I like to think that a good nickname for Kam Chancellor would be "Harm's Way." Like "Don't put yourself into Harm's Way." You can't deliver Thor's hammer against your opponents without expecting to get a little bruised up. Every action has an equal and opposite reaction, and all that jazz.
Kam knows that on any given play, because of the way he plays the game -- the same way that makes him an All-Pro -- something could happen that sets him back. It's a risk every NFL player takes, but Kam takes it more often than most who don't play running back. So I imagine he wants to feel comfortable that if something happens, he will be comfortable. At this stage, he's not.
Because in the NFL a "big deal" is often not a big deal.
Only 27.9% of Kam's deal is guaranteed. Look around at some of the other big safety contracts and what percentage of their deal is guaranteed and this is what you'll find:
- Reshad Jones, 53.5%
- Eric Berry, 51.3%
- Eric Weddle, 47.5%
- William Moore, 46.7%
- Devin McCourty, 46.3%
- LaRon Landry, 45.8% with $11 million guaranteed
- Dashon Goldson 43.6%
- Donte Whitner, 39.3%
I mean, some of these guys aren't even good anymore. They once were, but now they're not. And they don't deserve as much as Kam does now, but that's also probably why Seattle isn't going to budge.
Kam absolutely, 100-percent deserves to make more money and get a better guarantee (there, I hope you like this article more than you did my previous one, KAM!) but the reason he probably won't get it is simple: He wants more of a guarantee because he knows he could get seriously injured. The Seahawks won't because they know he could get seriously injured.

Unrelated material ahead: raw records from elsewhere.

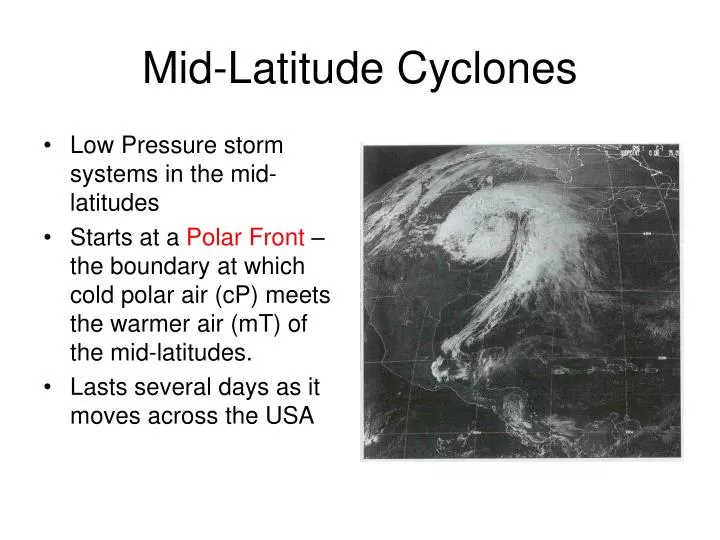 mid latitude cyclones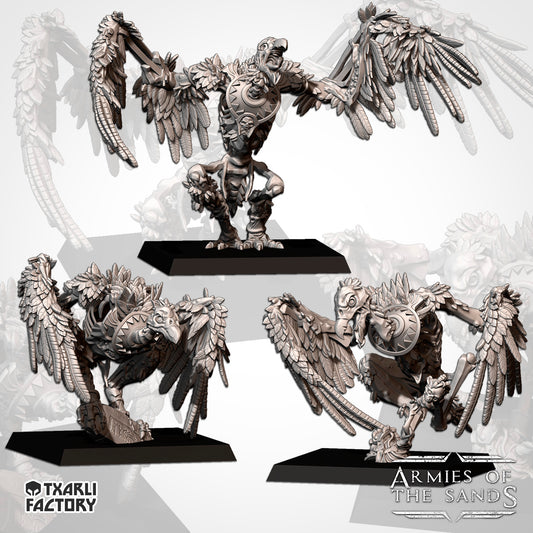 Armies of the Sand - Undead Vultures x 3, Tomb Guards, Kings Chosen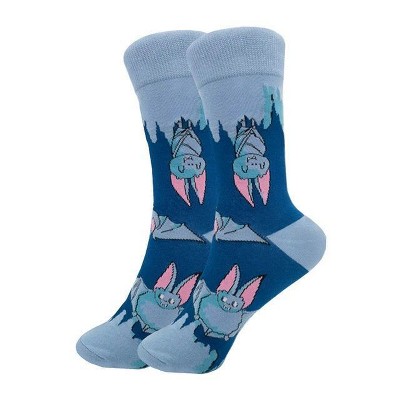 Bat in a Cave Socks (Women's Sizes Adult Medium) from the Sock Panda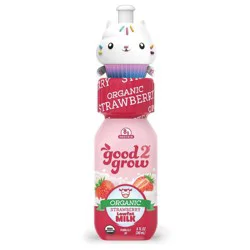 good2grow Lowfat Organic Strawberry Milk 8 fl oz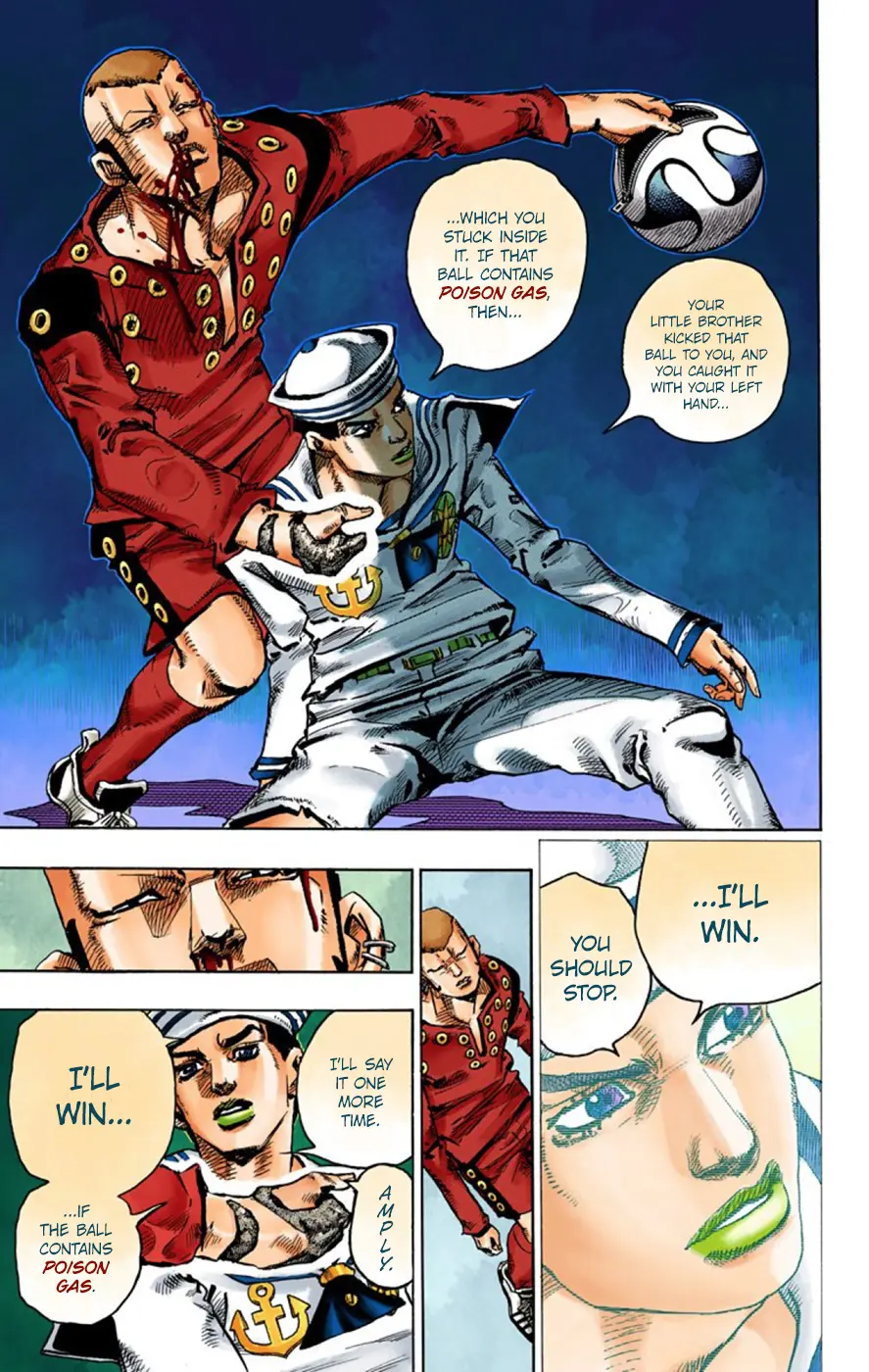 JoJo's Bizarre Adventure, Part 8: JoJolion Colored Manga — Chapter 46 — Page 26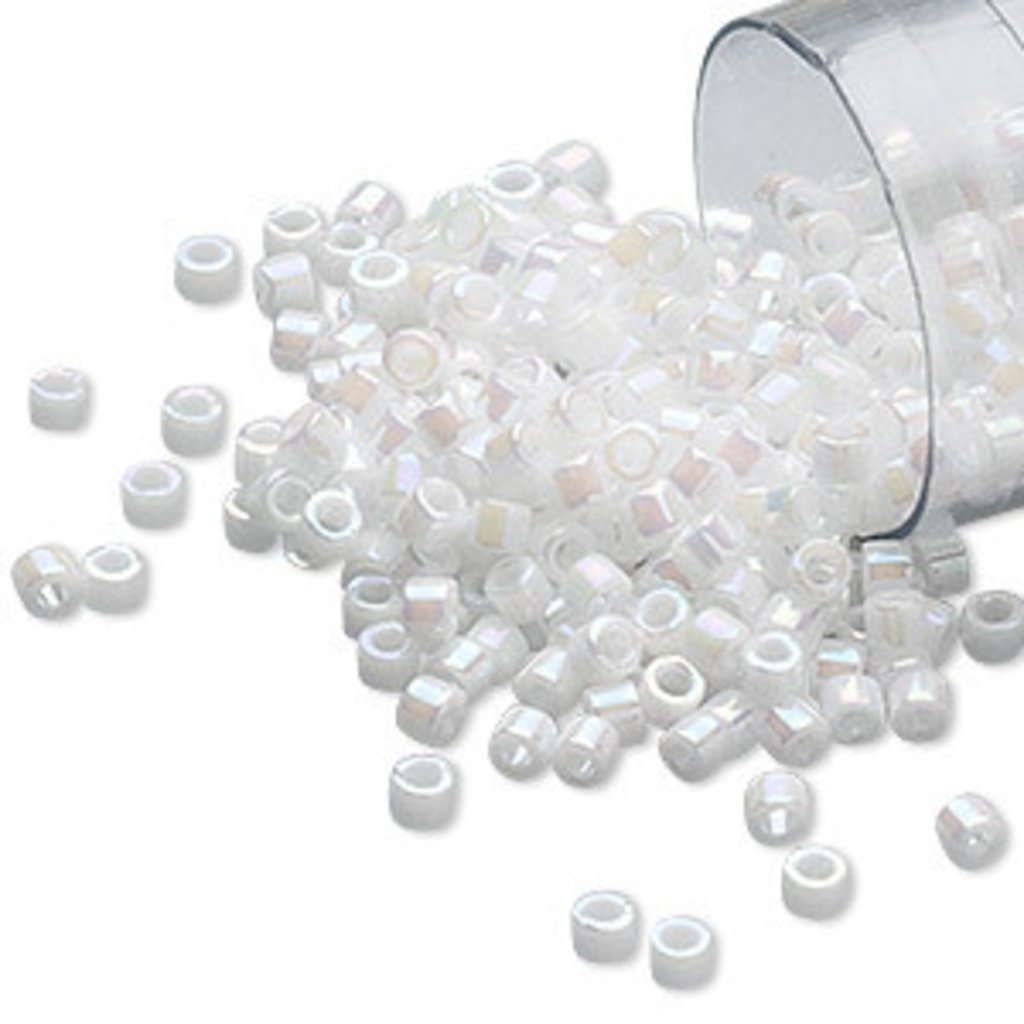 Miyuki Delica #11 Opaque Rainbow Pearl Db0202   7.5gms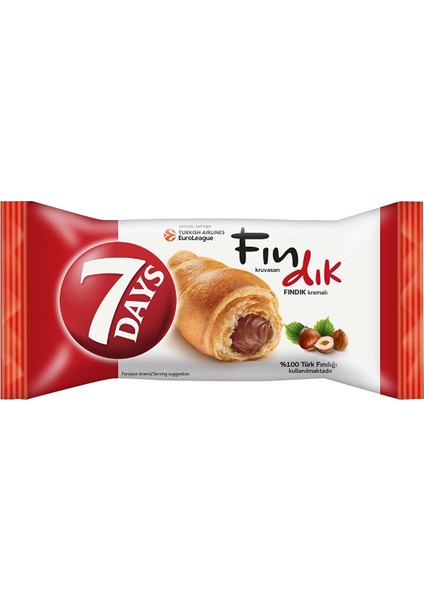 7 Days Kruvasan Fındıklı Kremalı 60 G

Perhaps even to the point of there possibly being an injury Kam is dealing with right now -- like the recovery from that torn MCL -- that has put the burner on underneath him and is the reason we are having this holdout right now. It's probably a good thing for him to not play in at least a couple of these preseason games. Kam is still only 27, but come a year from now, when he's 28 and John Schneider is looking at his roster, wondering where he could save $4.1 million, or in 2017 when he could save $7.1 million (and there's a $325,000 roster bonus), Kam might not be looking as great. NFL players can fall off real quick (look at Goldson), and ones who have been consistently banged up for the past couple of years, even quicker.
Kam is one of the core guys on this roster that I can't fathom not being here, but it's going to happen at some point. Maybe even sooner than we think. So yeah, I think it probably does suck to be Kam right now.
He's at least looking for some more security on his paycheck ... and I don't think he's gonna get it.